For the first one I tried to prove by induction but I found $x_n<y_n$.
For the second one:
$y_{n+1}=\sqrt{x_ny_n}\implies y_{n+2}=\sqrt{x_{n+1}y_{n+1}}=\sqrt{\frac{x_n+y_n}{2}.\sqrt{x_ny_n}}$
So, $y_{n+2}^2>y_{n+1}^2$ which implies $y_n$ is increasing??? I did same thing for $x_n$.
2-1. $$x_{n+1} > y_{n+1}$$ $$\frac{x_n+y_n}{2} > \sqrt{x_ny_n}$$ $$\frac{x_n+y_n}{2}\sqrt{x_ny_n} > {x_ny_n}$$ $$\sqrt{\frac{x_n+y_n}{2}\sqrt{x_ny_n}} > \sqrt{x_ny_n}$$ $$\sqrt{x_{n+1}y_{n+1}} > \sqrt{x_ny_n}$$ $$\therefore y_{n+2}>y_{n+1}$$
2-2. $$x_{n+1}=\frac{x_{n}+y_{n}}{2}<\frac{x_{n}+x_{n}}{2}=x_{n}$$
$y_n$ increases and $x_n$ decreases, but $y_n<x_n$. Therefore $y_n$ is upper bounded and $x_n$ is lower bounded.
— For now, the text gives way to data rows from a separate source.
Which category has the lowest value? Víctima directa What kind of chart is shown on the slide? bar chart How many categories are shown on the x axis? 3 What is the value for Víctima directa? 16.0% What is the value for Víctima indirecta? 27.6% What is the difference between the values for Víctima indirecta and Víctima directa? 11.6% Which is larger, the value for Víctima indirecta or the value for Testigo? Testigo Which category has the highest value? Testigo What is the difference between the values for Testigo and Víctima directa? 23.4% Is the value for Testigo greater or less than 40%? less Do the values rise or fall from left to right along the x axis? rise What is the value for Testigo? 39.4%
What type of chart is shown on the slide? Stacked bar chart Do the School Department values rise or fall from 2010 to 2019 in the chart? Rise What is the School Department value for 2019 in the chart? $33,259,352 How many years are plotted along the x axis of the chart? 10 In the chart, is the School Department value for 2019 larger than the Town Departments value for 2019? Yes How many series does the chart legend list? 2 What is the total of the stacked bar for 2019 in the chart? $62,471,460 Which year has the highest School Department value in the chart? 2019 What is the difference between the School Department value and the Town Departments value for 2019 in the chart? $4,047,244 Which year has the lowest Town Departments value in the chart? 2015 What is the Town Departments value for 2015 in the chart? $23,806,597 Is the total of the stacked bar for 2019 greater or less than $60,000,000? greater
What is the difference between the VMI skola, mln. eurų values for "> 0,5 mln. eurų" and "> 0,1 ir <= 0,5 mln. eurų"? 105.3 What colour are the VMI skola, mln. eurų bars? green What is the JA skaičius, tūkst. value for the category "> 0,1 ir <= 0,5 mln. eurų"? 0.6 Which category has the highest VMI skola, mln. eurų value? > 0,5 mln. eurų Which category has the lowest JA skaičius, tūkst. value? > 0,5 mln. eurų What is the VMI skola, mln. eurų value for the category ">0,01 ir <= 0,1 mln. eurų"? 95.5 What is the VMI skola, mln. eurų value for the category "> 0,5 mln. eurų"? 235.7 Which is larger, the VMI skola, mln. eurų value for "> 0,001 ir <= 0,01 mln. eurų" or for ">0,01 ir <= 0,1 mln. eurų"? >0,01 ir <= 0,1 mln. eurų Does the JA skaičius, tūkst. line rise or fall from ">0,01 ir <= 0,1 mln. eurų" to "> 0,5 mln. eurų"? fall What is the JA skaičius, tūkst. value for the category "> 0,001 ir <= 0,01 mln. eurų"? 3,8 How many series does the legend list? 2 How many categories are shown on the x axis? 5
3. $$x_{n+1}-y_{n+1}=\frac{x_{n}+y_{n}}{2}-\sqrt{x_ny_n}=\frac{x_{n}-2\sqrt{x_ny_n}+y_{n}}{2}<\frac{x_{n}-2\sqrt{y_ny_n}+y_{n}}{2}=\frac{x_n-y_n}{2}$$
$$x_{n+1}-y_{n+1}<\frac{x_n-y_n}{2}<\frac{x_{n-1}-y_{n-1}}{2^2}<\cdots<\frac{x_1-y_1}{2^n}$$
4. $$0<x_{n+1}-y_{n+1}<\cdots<\frac{x_1-y_1}{2^n}$$ $$\lim_{n\to\infty}0\le \lim_{n\to\infty}x_{n+1}-y_{n+1}\le \lim_{n\to\infty}\frac{x_1-y_1}{2^n}=0$$ $$\therefore \lim_{n\to\infty}x_{n+1}-y_{n+1} = 0$$